Following is an excerpt:
As the US Food and Drug Administration (FDA) seeks to establish a new regulatory paradigm for digital health products by year’s end, the feedback received from a range of stakeholders on the proposed approach has continued to raise more questions than answers.
Officials at the FDA’s Center for Devices and Radiological (CDRH) have stressed the need for input on the creation of the new program—the Software Precertification Pilot Program—aimed at providing a fast track to the US market for participating digital health developers. …

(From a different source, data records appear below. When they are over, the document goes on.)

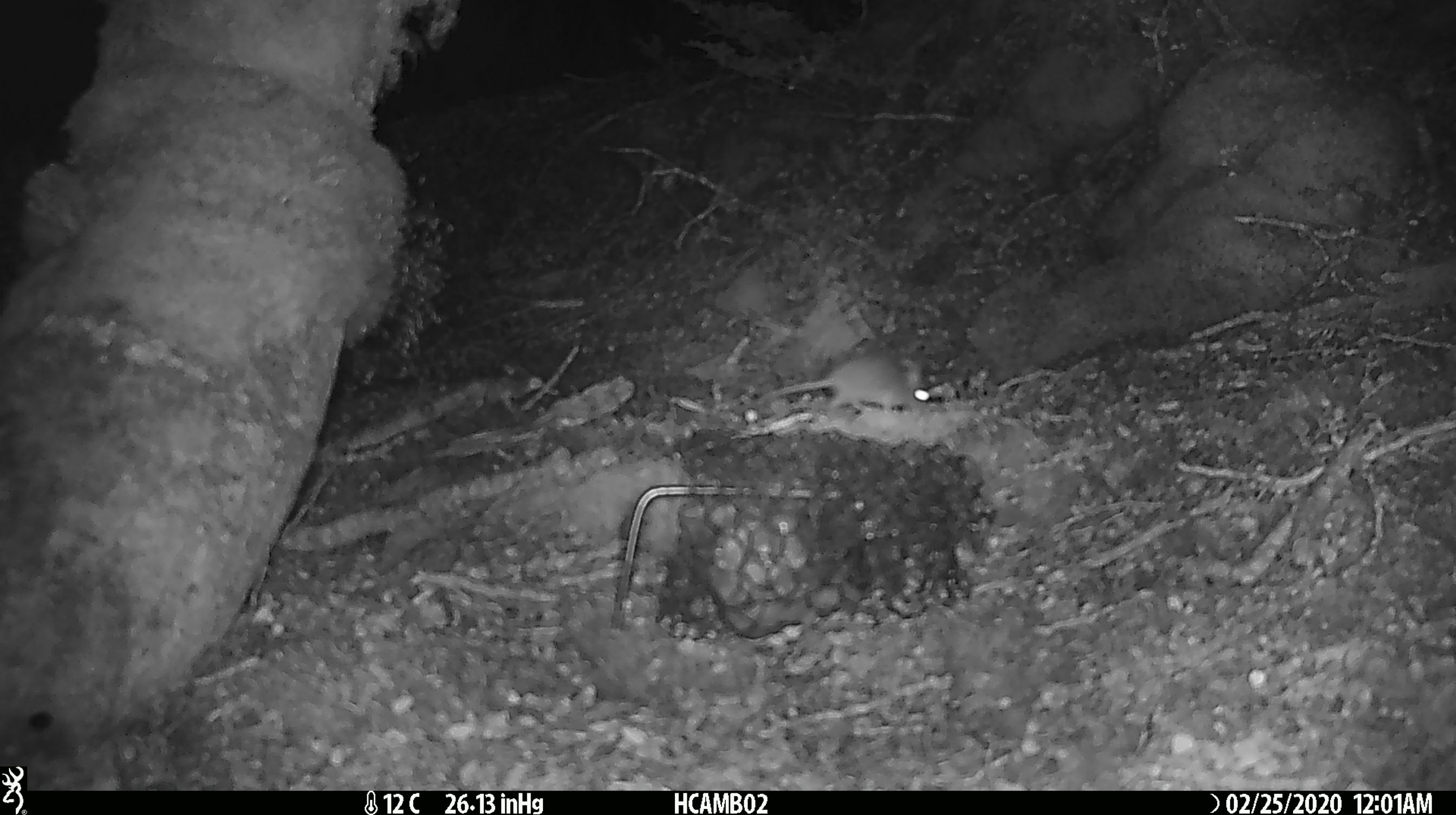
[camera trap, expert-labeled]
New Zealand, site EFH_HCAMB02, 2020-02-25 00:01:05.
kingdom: Animalia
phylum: Chordata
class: Mammalia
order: Rodentia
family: Muridae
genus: Mus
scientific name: Mus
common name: mouse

The last comment period closed in June, with 11 submissions posted on the working model version 0.2. These include GE Healthcare and the Clinical Decision Support Coalition (CDS), which expressed concerns over regulatory burden and FDA staffing challenges.
CDS general counsel Bradley Merrill Thompson also raised doubts about the benefits to companies with low-risk products.
“For those products that are ultra-low risk, the calculus is even more tilted toward staying out of the precert program,” Thompson wrote. “For those companies, the Pre-Cert program offers nothing, so the burdens of the program entirely outweigh the benefits.”